Well, he could always airily dismiss those well-known legends as just so much myth-making and spin a completely different yarn. It’s a formula that works just right for Hercules and for director Brett Ratner.
In this modern-day revisionist retelling of the Greco-Roman legend, Hercules has been forced, by a twist of dark circumstances that haunt him throughout (and which are revealed to us in the end), to become a hoodlum-for-hire, his bulging biceps available to anyone able and willing to fork out plentiful gold coins.
To pimp his mercenary business, Hercules (played by Dwayne ‘The Rock’ Johnson, who reveals a human heart, and even a streak of humour, beneath all that brawn) has his nephew sing paeans about him, metaphorically steroid-boosting his muscles with ‘mythologies’ about his demi-god status and his many biff-bang exploits.

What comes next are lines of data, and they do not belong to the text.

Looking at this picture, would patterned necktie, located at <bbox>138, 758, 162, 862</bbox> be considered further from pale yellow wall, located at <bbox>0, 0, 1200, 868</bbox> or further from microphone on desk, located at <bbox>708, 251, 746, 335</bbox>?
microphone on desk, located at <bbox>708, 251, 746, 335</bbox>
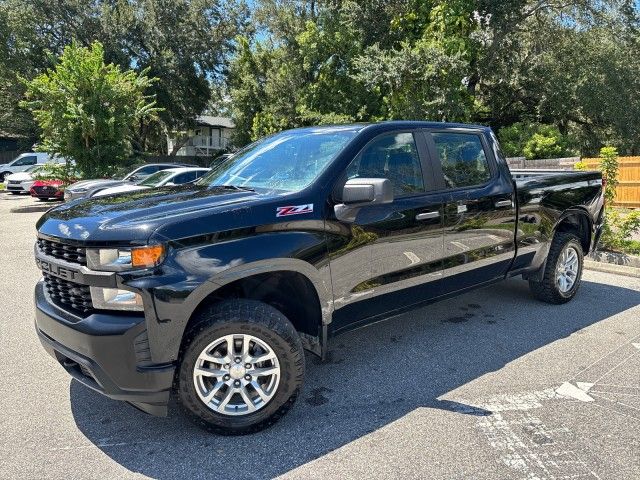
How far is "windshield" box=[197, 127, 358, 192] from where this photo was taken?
12.0 feet

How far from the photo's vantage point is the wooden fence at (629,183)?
14531 mm

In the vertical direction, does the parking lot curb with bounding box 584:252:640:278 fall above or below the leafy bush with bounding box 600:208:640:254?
below

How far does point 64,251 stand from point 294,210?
1.39m

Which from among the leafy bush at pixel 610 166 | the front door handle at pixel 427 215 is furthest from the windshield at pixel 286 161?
the leafy bush at pixel 610 166

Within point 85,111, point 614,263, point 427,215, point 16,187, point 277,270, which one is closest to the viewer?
point 277,270

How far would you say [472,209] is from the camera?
14.4ft

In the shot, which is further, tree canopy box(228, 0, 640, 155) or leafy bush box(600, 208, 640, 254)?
tree canopy box(228, 0, 640, 155)

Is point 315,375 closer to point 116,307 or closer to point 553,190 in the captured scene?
point 116,307

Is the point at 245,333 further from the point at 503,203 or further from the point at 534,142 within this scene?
the point at 534,142

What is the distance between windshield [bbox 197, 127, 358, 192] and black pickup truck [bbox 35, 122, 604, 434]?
2 centimetres

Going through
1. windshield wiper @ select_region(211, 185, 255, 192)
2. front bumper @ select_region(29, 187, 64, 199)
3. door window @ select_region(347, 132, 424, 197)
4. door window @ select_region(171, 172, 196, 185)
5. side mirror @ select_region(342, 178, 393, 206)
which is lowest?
front bumper @ select_region(29, 187, 64, 199)

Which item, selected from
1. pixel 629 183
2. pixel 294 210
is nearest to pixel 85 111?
pixel 294 210

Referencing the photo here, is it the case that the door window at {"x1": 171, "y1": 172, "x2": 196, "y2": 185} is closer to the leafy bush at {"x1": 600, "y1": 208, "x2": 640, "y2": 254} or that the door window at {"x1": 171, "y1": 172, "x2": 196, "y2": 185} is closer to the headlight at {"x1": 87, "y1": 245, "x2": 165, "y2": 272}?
the leafy bush at {"x1": 600, "y1": 208, "x2": 640, "y2": 254}

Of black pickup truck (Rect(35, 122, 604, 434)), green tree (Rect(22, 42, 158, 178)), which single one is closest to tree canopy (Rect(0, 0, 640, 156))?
green tree (Rect(22, 42, 158, 178))
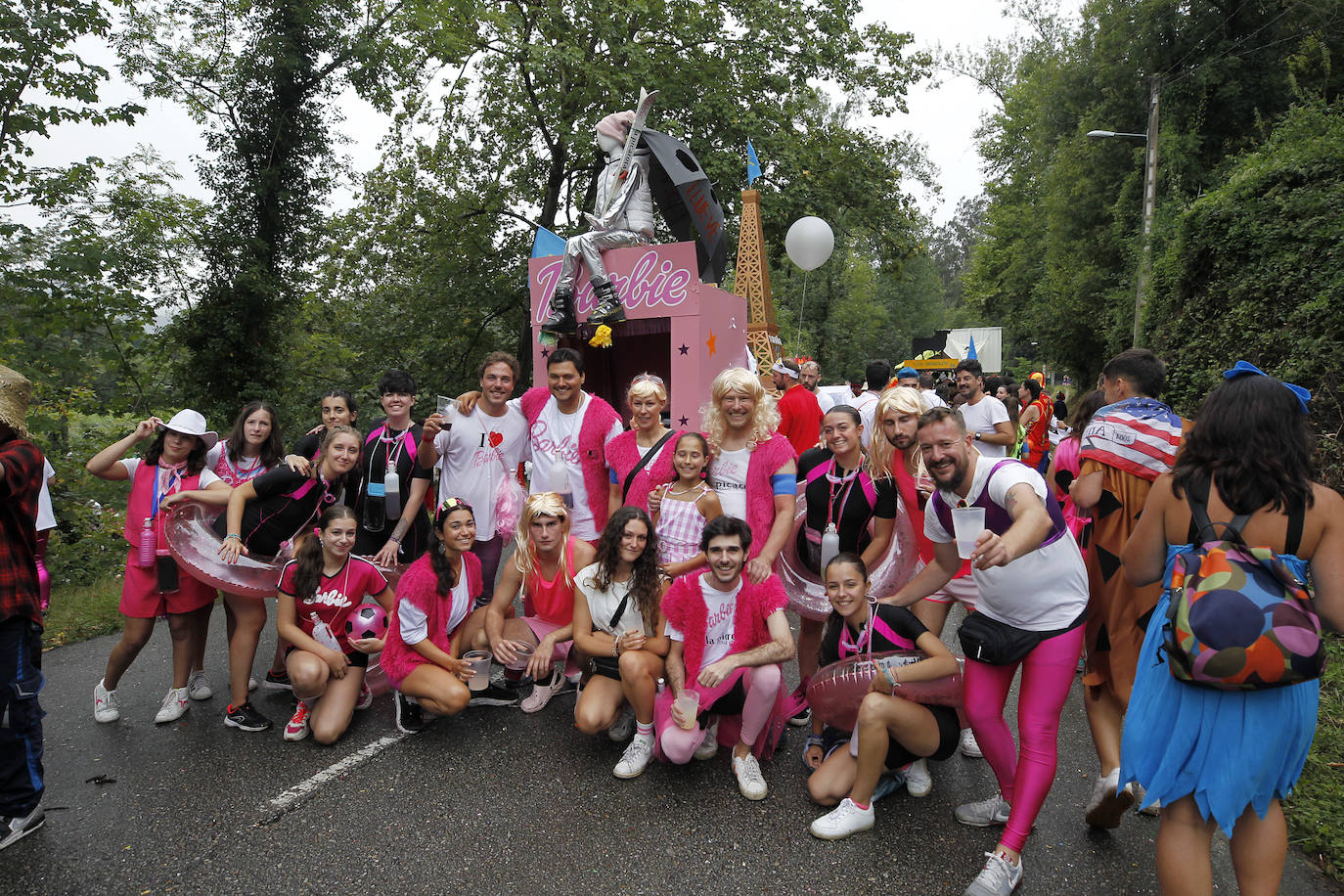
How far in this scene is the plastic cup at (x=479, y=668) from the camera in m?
3.84

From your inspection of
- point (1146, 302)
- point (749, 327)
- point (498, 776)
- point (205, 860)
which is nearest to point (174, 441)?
point (205, 860)

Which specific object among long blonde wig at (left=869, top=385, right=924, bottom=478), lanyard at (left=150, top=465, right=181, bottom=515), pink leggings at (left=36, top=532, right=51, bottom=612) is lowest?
pink leggings at (left=36, top=532, right=51, bottom=612)

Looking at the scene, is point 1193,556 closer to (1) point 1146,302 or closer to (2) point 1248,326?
(2) point 1248,326

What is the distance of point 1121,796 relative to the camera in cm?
275

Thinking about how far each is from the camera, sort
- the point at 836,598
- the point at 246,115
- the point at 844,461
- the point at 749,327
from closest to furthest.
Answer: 1. the point at 836,598
2. the point at 844,461
3. the point at 749,327
4. the point at 246,115

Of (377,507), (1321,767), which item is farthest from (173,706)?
(1321,767)

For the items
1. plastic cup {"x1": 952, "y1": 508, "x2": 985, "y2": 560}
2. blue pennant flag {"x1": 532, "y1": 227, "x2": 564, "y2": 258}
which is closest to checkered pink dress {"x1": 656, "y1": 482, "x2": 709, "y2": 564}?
plastic cup {"x1": 952, "y1": 508, "x2": 985, "y2": 560}

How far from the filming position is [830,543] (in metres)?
3.50

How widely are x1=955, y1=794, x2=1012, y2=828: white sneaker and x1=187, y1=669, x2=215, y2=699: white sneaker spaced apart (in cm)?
393

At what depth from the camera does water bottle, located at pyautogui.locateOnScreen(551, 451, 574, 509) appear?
431 centimetres

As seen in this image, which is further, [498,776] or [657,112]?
[657,112]

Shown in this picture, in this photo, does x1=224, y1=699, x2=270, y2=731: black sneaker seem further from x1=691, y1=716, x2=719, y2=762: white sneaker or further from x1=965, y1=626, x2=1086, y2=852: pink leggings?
x1=965, y1=626, x2=1086, y2=852: pink leggings

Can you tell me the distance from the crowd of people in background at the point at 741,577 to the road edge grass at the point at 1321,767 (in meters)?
0.54

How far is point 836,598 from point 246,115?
41.6 ft
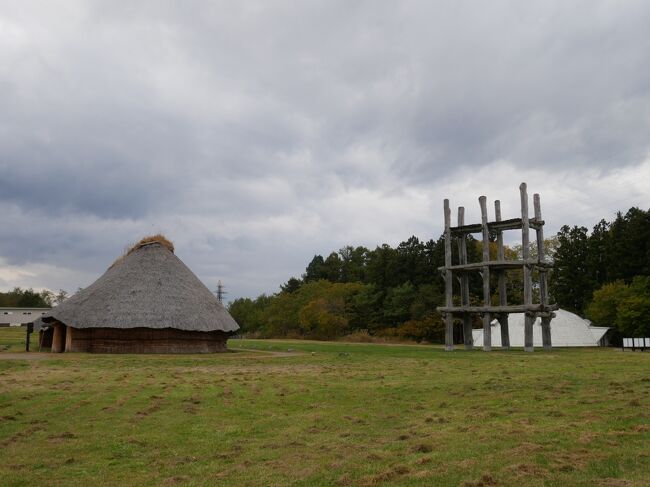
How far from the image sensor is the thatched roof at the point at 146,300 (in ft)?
113

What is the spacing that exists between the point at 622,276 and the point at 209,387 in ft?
163

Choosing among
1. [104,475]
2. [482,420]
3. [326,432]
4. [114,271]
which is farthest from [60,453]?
[114,271]

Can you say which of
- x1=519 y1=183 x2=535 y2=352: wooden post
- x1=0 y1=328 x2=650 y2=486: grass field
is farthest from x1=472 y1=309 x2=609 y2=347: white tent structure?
x1=0 y1=328 x2=650 y2=486: grass field

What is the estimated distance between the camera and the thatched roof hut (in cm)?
3447

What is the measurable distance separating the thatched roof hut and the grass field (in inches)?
670

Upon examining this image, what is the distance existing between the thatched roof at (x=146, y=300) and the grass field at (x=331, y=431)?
16947 mm

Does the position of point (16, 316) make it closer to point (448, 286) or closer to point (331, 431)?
point (448, 286)

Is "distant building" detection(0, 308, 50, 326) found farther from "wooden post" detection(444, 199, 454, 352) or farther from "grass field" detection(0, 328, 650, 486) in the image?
"grass field" detection(0, 328, 650, 486)

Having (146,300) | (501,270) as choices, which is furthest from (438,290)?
(146,300)

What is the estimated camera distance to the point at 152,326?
34250 mm

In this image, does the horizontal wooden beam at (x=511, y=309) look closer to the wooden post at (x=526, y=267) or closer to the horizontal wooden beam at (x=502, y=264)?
the wooden post at (x=526, y=267)

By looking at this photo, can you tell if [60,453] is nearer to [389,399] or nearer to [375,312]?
[389,399]

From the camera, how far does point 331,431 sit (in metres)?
9.99

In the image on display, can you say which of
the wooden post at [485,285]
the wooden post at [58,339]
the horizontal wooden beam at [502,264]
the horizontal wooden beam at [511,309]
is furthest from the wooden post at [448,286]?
the wooden post at [58,339]
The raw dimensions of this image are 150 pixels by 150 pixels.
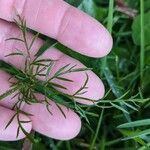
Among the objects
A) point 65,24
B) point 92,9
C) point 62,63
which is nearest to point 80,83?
point 62,63

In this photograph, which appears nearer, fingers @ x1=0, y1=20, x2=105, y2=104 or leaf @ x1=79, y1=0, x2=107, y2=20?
fingers @ x1=0, y1=20, x2=105, y2=104

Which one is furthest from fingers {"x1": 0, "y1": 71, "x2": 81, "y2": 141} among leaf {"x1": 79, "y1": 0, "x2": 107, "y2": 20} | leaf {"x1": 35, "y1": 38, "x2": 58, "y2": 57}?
leaf {"x1": 79, "y1": 0, "x2": 107, "y2": 20}

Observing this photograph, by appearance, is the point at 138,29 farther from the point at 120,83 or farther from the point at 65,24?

We see glimpses of Hercules’ famed ‘Twelve Labours’: Hercules slaying the Lernaean Hydra, ripping apart the jaws of the Nemean Lion, pole-axing the Erymanthian Boar, all of which reinforce the belief that 3D film-making was invented for movies like this!
But thrilling as they are, they form a mere backdrop for more epic battles to come, when Hercules is enlisted by Lord Cotys of Thrace (John Hurt, who essays a nuanced performance) to defend the Thracian Kingdom from marauders and sorcerers. The latter appear to have an army of centaurs on their side but they, somewhat disappointingly, never come out to do battle, robbing the film of what could have been a cinematic first.
Hercules has been promised his weight in gold, and for that kind of compensation, he comes across as someone who wouldn’t worry about honour, but in this case he also reckons he is waging war for a good cause. (Cue: a twist in the tale.)
There’s just a faint hint of a romantic interest between Hercules and Lord Cotys’ daughter Ergenia (Rebecca Ferguson) but that strand gets drowned out in the rush of adrenaline and testosterone that the film otherwise engenders.
Once the mercenary mission has been accomplished, and the compensation has been received, Hercules and his band of merry warriors have the option to fade away, but destiny beckons Hercules, who has to live up to the myths he has manufactured about himself, and fight one last epic battle to redeem himself and exorcise the demons of his mind.
It's all enormously entertaining, and Johnson makes for an authentic Hercules. Given his frame, that's no surprise. What does surprise though is the human dimension he brings to bear with his tragic back-story and his—ahem!—soulful eyes.
But above else, it's the lightness of narrative tone that Ratner brings to bear that sets this film apart from other grim-faced renditions of Grecian tales. It's a lesson that even grand epics lend themselves to alternative narrative formats in the hands of a deft director.